O assunto, concordaremos, não diz respeito apenas à classe dos jornalistas. Como se
referia na mensagem conjunta do secretário-geral da ONU, da alta comissária para os
Direitos Humanos e do director-geral da UNESCO, a propósito deste Dia Mundial, "cada
vez que um jornalista é morto ou atacado, a sociedade no seu todo sofre um profundo
ferimento", pois "sempre que um / uma jornalista é alvo de violência,
intimidação ou detenção arbitrária por causa do seu emprenhamento na busca da
verdade, todos os cidadãos são desapossados do direito a pensar e a agir de acordo com a
sua consciência". Nesse sentido, "a liberdade de imprensa é uma pedra angular
dos direitos humanos e um garante das outras liberdades".

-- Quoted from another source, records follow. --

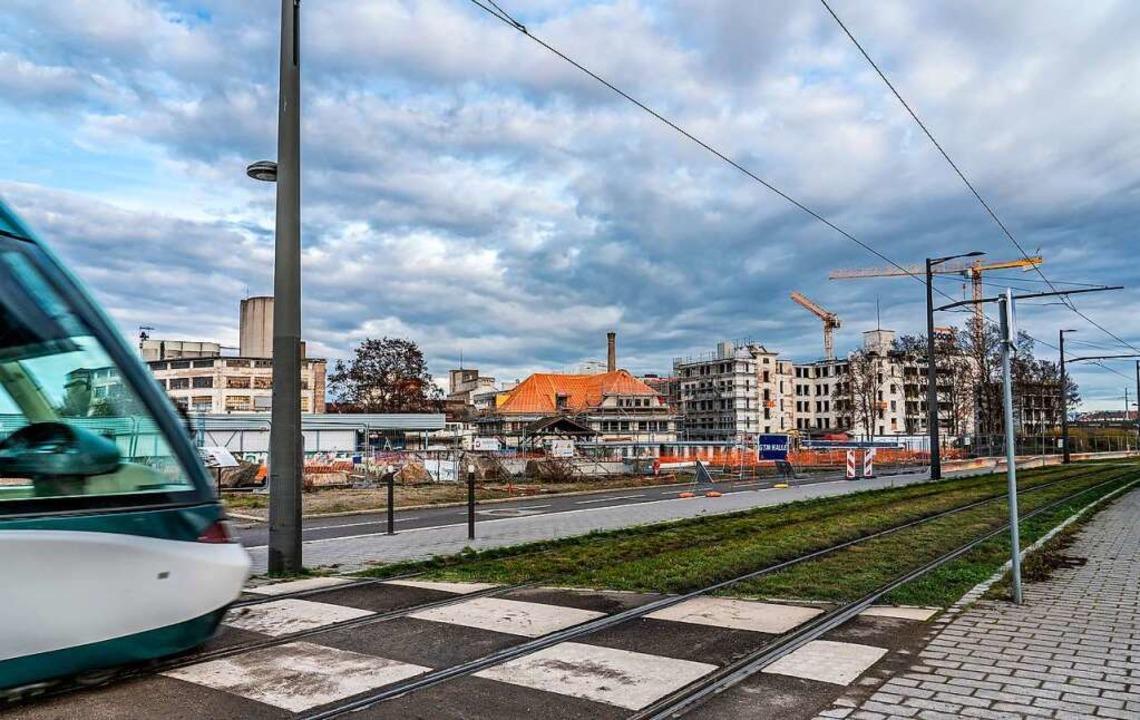 Das Wohnquartier um das ehemalige COOP...links) wächst der Vollendung entgegen.    Foto: Anne Telöw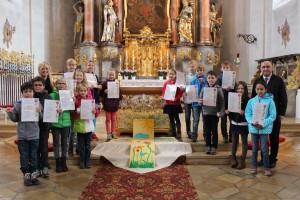 Die Mädchen und Buben mit Gemeindeassistentin Katharina Hartl und Pfarrer Georg Dunst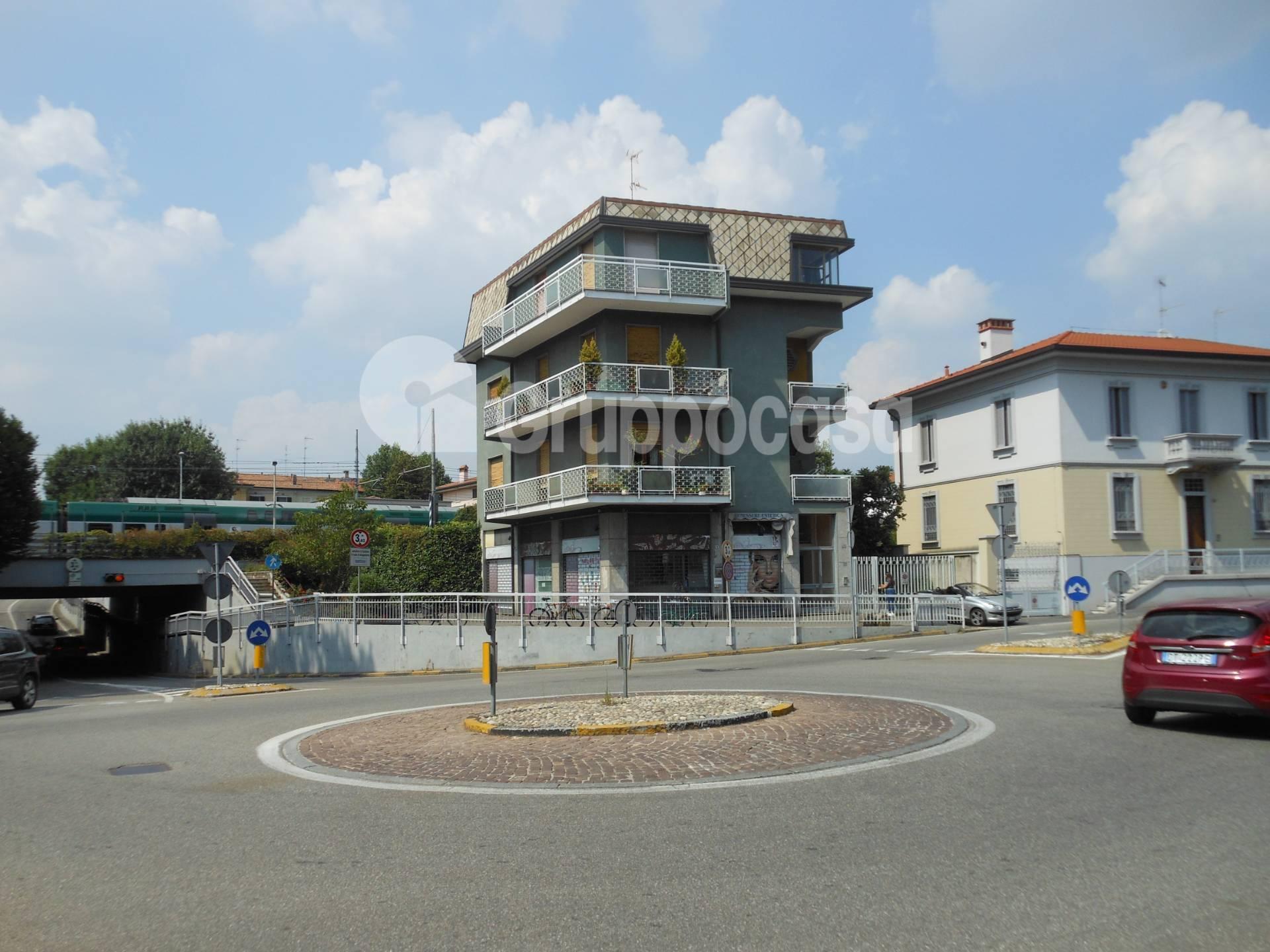 Negozio / Locale in affitto a Magenta, 9999 locali, prezzo € 1.000 | PortaleAgenzieImmobiliari.it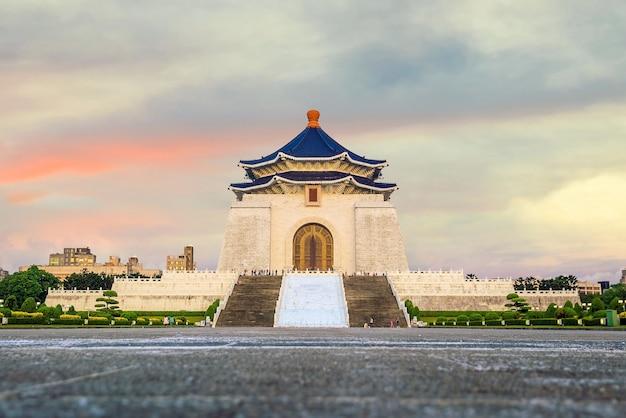 Chiang kai-shek gedenkteken in taipei, taiwan chinese karakters op de muren vertegenwoordigen chiang kai-shek's politieke waarden van ethiek, democratie en wetenschap.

Os diversos textos alusivos a esta efeméride recordam que se encerra agora um século
durante o qual muito se trabalhou, e muito foi necessário trabalhar, em prol da sempre
tão ameaçada liberdade de imprensa. A história guardará, destes últimos cem anos,
demasiados períodos negros de guerras, de atrocidades, de ditaduras, de fascismos, de
regimes autoritários - e que, independentemente de pertenças político-ideológicas,
sempre tiveram em comum, na sua primeira linha de prioridades, cercear os direitos à
livre informação e à livre expressão. Nisso, de resto, alicerçando a sua condução
da coisa pública, expurgada (e entende-se bem porquê...) de vozes dissonantes, de
crítica, de denúncia, de livre circulação de ideias ou de propostas alternativas. Em
muitos desses períodos negros - que, lamentavelmente, em tanto sítio deste mundo ainda
são tudo menos passado -, ser jornalista foi um enorme risco. Muita gente pagou com a
vida ou com terríveis sofrimentos o facto de, nas próprias alturas e até hoje, todos
nós podermos saber o que se ia passando. E, ao receber informação, também fomos
podendo pensar, tomar posição, agir nos nossos próprios campos de actuação, e fazer a
nossa parte do caminho para um mundo mais civilizado, mais democrático, mais habitável,
mais livre. O tal caminho em tanto lugar inacabado.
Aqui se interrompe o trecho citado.